## 待办事项
请把列表中从含有“At what depth”的那一行起、到列表末尾为止的各行原样摘录出来，首尾两行都要包括。

___ 所示信息 ___

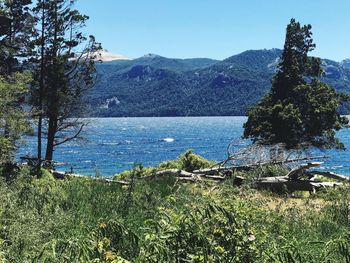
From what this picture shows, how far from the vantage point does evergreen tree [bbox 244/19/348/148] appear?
2805 centimetres

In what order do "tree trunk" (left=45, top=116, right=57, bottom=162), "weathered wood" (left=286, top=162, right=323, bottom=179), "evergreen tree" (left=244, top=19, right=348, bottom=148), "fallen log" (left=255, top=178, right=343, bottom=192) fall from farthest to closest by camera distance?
1. "tree trunk" (left=45, top=116, right=57, bottom=162)
2. "evergreen tree" (left=244, top=19, right=348, bottom=148)
3. "weathered wood" (left=286, top=162, right=323, bottom=179)
4. "fallen log" (left=255, top=178, right=343, bottom=192)

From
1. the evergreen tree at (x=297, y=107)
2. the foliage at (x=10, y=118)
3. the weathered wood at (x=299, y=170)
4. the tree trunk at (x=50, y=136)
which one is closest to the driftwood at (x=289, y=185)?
the weathered wood at (x=299, y=170)

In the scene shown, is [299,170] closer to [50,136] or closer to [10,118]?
[10,118]

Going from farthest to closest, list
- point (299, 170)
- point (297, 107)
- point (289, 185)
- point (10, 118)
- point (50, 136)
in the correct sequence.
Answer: point (50, 136) < point (297, 107) < point (10, 118) < point (299, 170) < point (289, 185)

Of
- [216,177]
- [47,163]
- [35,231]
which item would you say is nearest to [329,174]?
[216,177]

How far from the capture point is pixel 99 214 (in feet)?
28.1

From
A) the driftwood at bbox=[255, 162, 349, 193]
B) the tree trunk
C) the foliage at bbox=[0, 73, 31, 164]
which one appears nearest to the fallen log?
the driftwood at bbox=[255, 162, 349, 193]

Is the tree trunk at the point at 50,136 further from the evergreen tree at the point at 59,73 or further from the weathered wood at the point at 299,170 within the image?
the weathered wood at the point at 299,170

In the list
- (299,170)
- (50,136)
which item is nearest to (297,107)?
(299,170)

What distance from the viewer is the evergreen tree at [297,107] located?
2805 cm

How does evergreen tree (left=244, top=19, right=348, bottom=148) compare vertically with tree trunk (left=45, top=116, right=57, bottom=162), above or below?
above

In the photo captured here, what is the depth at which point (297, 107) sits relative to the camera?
2872cm

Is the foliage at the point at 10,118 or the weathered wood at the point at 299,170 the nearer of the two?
the weathered wood at the point at 299,170

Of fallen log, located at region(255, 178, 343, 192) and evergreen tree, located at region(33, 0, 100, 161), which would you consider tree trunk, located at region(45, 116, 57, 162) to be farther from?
fallen log, located at region(255, 178, 343, 192)
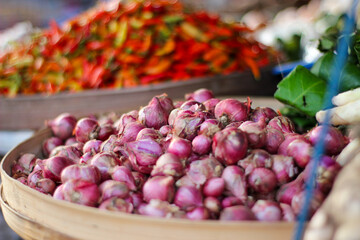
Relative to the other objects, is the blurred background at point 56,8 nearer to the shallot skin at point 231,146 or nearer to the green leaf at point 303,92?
the green leaf at point 303,92

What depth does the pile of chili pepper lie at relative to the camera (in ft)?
6.33

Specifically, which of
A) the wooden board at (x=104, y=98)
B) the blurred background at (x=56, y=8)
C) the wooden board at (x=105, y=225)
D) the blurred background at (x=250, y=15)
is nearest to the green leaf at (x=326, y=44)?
the wooden board at (x=104, y=98)

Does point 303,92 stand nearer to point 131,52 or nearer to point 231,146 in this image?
point 231,146

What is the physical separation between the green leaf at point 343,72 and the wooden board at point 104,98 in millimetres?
707

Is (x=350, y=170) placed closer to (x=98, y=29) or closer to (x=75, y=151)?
(x=75, y=151)

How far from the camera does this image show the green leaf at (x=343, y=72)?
102cm

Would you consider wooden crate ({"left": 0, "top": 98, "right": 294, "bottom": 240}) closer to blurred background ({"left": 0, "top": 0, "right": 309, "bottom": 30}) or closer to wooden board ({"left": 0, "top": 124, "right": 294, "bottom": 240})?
wooden board ({"left": 0, "top": 124, "right": 294, "bottom": 240})

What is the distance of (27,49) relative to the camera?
7.30 feet

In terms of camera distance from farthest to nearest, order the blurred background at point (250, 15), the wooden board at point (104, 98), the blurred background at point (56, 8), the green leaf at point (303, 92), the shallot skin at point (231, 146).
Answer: the blurred background at point (56, 8)
the blurred background at point (250, 15)
the wooden board at point (104, 98)
the green leaf at point (303, 92)
the shallot skin at point (231, 146)

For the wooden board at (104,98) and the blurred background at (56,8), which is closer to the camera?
the wooden board at (104,98)

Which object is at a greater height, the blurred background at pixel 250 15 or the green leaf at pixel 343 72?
the green leaf at pixel 343 72

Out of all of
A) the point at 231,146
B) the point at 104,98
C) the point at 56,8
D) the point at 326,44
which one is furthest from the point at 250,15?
the point at 231,146

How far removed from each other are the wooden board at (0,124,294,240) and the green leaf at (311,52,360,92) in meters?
0.63

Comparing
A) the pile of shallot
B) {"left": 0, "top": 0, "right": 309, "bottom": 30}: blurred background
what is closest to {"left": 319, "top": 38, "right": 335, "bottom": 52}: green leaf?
the pile of shallot
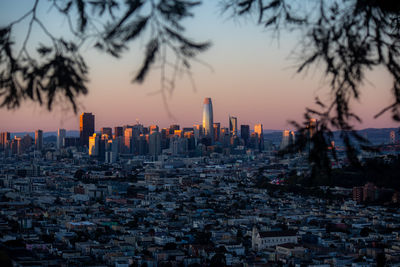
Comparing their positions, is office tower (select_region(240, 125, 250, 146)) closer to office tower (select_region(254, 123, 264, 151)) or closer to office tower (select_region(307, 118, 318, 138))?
office tower (select_region(254, 123, 264, 151))

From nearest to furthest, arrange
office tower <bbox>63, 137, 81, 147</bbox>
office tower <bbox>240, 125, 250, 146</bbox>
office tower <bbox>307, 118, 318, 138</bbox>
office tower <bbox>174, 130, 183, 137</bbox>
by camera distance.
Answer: office tower <bbox>307, 118, 318, 138</bbox> → office tower <bbox>63, 137, 81, 147</bbox> → office tower <bbox>174, 130, 183, 137</bbox> → office tower <bbox>240, 125, 250, 146</bbox>

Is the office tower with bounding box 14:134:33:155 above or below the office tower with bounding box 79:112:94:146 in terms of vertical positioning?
below

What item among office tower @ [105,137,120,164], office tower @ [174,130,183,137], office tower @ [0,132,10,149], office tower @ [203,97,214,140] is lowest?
office tower @ [105,137,120,164]

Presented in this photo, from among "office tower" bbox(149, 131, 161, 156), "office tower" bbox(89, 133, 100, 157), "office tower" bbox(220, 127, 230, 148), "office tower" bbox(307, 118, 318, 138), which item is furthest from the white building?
"office tower" bbox(220, 127, 230, 148)

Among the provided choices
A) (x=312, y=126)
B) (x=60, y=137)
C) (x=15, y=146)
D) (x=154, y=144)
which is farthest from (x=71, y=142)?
(x=312, y=126)

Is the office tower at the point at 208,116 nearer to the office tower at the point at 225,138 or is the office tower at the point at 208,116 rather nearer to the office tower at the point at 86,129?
the office tower at the point at 225,138

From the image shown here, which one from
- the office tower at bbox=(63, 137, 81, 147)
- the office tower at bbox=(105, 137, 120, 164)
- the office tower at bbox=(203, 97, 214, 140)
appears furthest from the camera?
the office tower at bbox=(203, 97, 214, 140)

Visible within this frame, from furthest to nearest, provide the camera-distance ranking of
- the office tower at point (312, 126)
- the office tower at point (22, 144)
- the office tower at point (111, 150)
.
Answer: the office tower at point (22, 144)
the office tower at point (111, 150)
the office tower at point (312, 126)

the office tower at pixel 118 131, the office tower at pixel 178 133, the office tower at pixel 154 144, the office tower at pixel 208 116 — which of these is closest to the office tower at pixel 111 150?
the office tower at pixel 154 144

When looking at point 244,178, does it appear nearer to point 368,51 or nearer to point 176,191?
point 176,191
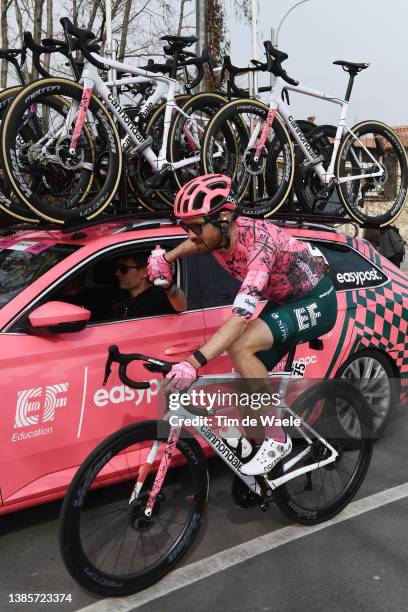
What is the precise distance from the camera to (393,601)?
10.2ft

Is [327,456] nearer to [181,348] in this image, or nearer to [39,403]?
[181,348]

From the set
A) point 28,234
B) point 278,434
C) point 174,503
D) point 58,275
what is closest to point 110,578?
point 174,503

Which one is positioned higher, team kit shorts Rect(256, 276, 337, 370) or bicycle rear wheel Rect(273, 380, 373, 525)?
team kit shorts Rect(256, 276, 337, 370)

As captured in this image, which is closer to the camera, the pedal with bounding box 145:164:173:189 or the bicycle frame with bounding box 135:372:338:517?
the bicycle frame with bounding box 135:372:338:517

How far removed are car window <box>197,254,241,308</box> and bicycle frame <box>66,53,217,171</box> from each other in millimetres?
770

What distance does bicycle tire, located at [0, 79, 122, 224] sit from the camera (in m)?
3.71

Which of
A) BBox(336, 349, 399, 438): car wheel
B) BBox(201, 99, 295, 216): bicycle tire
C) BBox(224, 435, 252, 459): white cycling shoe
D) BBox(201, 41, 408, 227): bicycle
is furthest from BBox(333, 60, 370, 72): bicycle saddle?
BBox(224, 435, 252, 459): white cycling shoe

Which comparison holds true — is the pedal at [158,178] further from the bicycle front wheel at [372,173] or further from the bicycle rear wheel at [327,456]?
the bicycle rear wheel at [327,456]

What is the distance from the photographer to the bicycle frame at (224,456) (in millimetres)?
3129

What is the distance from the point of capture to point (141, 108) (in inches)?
192

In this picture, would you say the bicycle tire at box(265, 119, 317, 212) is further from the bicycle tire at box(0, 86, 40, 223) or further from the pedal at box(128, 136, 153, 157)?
the bicycle tire at box(0, 86, 40, 223)

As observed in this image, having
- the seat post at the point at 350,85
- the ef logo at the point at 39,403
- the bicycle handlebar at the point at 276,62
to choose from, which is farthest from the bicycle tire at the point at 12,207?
the seat post at the point at 350,85

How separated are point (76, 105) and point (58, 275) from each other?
3.85 feet

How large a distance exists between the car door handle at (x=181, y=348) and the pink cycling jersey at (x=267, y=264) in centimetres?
56
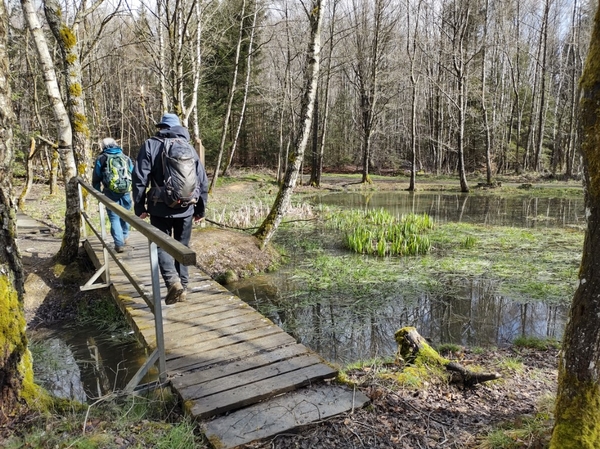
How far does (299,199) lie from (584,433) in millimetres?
17711

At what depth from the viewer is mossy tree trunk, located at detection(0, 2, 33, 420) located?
264cm

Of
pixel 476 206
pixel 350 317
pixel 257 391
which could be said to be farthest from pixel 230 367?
pixel 476 206

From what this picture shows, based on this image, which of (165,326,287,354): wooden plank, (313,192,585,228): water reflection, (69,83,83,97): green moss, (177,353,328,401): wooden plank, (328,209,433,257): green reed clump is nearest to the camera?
(177,353,328,401): wooden plank

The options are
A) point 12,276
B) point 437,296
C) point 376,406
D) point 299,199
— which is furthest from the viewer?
point 299,199

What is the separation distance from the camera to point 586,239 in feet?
6.61

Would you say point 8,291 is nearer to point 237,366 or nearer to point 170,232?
point 237,366

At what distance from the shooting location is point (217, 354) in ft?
12.1

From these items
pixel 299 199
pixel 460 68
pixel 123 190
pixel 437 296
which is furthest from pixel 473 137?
pixel 123 190

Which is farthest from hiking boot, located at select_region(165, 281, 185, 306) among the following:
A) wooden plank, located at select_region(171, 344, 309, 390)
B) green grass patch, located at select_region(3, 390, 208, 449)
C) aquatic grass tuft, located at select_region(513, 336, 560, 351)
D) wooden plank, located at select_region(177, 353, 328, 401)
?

___

## 本题解答
At what depth from the viewer is mossy tree trunk, located at detection(0, 2, 33, 420) located?
264cm

Of
pixel 476 206
pixel 350 317
pixel 257 391
which could be said to be farthest from pixel 230 367?
pixel 476 206

From what this picture shows, based on this image, which of (165,326,287,354): wooden plank, (313,192,585,228): water reflection, (69,83,83,97): green moss, (177,353,328,401): wooden plank, (328,209,433,257): green reed clump is nearest to the camera?
(177,353,328,401): wooden plank

The options are
A) point 12,276
B) point 437,296
C) point 376,406
D) point 299,199
— which is furthest from the viewer?
point 299,199

What is the separation distance from the camera to point 586,239 in feet?
6.61

Would you say point 8,291 is nearer to point 237,366 or nearer to point 170,232?
point 237,366

At what distance from the shooting location is point (217, 354) in ft?
12.1

From these items
pixel 299 199
pixel 460 68
pixel 123 190
pixel 437 296
which is furthest from pixel 473 137?
pixel 123 190

Which is farthest from hiking boot, located at select_region(165, 281, 185, 306) among the following:
A) wooden plank, located at select_region(171, 344, 309, 390)
B) green grass patch, located at select_region(3, 390, 208, 449)
C) aquatic grass tuft, located at select_region(513, 336, 560, 351)
D) wooden plank, located at select_region(177, 353, 328, 401)
?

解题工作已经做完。